* [TASK INSTRUCTIONS]:
Please give again, word for word, each line that falls between the line with "not believing is" and the end of the data, inclusive.

* [RECORDS FOR THE EXERCISE]:
——
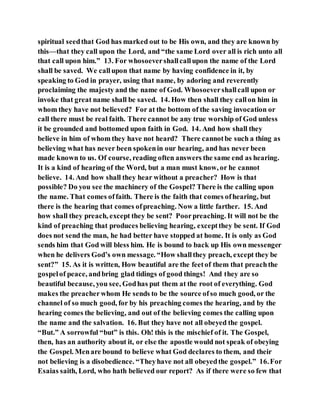 spiritual seedthat God has marked out to be His own, and they are known by
this—that they call upon the Lord, and “the same Lord over all is rich unto all
that call upon him.” 13. For whosoevershallcallupon the name of the Lord
shall be saved. We callupon that name by having confidence in it, by
speaking to God in prayer, using that name, by adoring and reverently
proclaiming the majesty and the name of God. Whosoevershallcall upon or
invoke that great name shall be saved. 14. How then shall they callon him in
whom they have not believed? For at the bottom of the saving invocation or
call there must be real faith. There cannot be any true worship of God unless
it be grounded and bottomed upon faith in God. 14. And how shall they
believe in him of whom they have not heard? There cannotbe such a thing as
believing what has never been spokenin our hearing, and has never been
made known to us. Of course, reading often answers the same end as hearing.
It is a kind of hearing of the Word, but a man must know, or he cannot
believe. 14. And how shall they hear without a preacher? How is that
possible? Do you see the machinery of the Gospel? There is the calling upon
the name. That comes offaith. There is the faith that comes ofhearing, but
there is the hearing that comes ofpreaching. Now a little farther. 15. And
how shall they preach, except they be sent? Poorpreaching. It will not be the
kind of preaching that produces believing hearing, exceptthey be sent. If God
does not send the man, he had better have stopped at home. It is only as God
sends him that God will bless him. He is bound to back up His own messenger
when he delivers God’s own message. “How shallthey preach, except they be
sent?” 15. As it is written, How beautiful are the feetof them that preachthe
gospelof peace, andbring glad tidings of good things! And they are so
beautiful because, you see, Godhas put them at the root of everything. God
makes the preacherwhom He sends to be the source ofso much good, or the
channel of so much good, for by his preaching comes the hearing, and by the
hearing comes the believing, and out of the believing comes the calling upon
the name and the salvation. 16. But they have not all obeyed the gospel.
“But.” A sorrowful “but” is this. Oh! this is the mischief of it. The Gospel,
then, has an authority about it, or else the apostle would not speak of obeying
the Gospel. Menare bound to believe what God declares to them, and their
not believing is a disobedience. “Theyhave not all obeyedthe gospel.” 16.For
Esaias saith, Lord, who hath believed our report? As if there were so few that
——
* [TASK RESULT]:
not believing is a disobedience. “Theyhave not all obeyedthe gospel.” 16.For
Esaias saith, Lord, who hath believed our report? As if there were so few that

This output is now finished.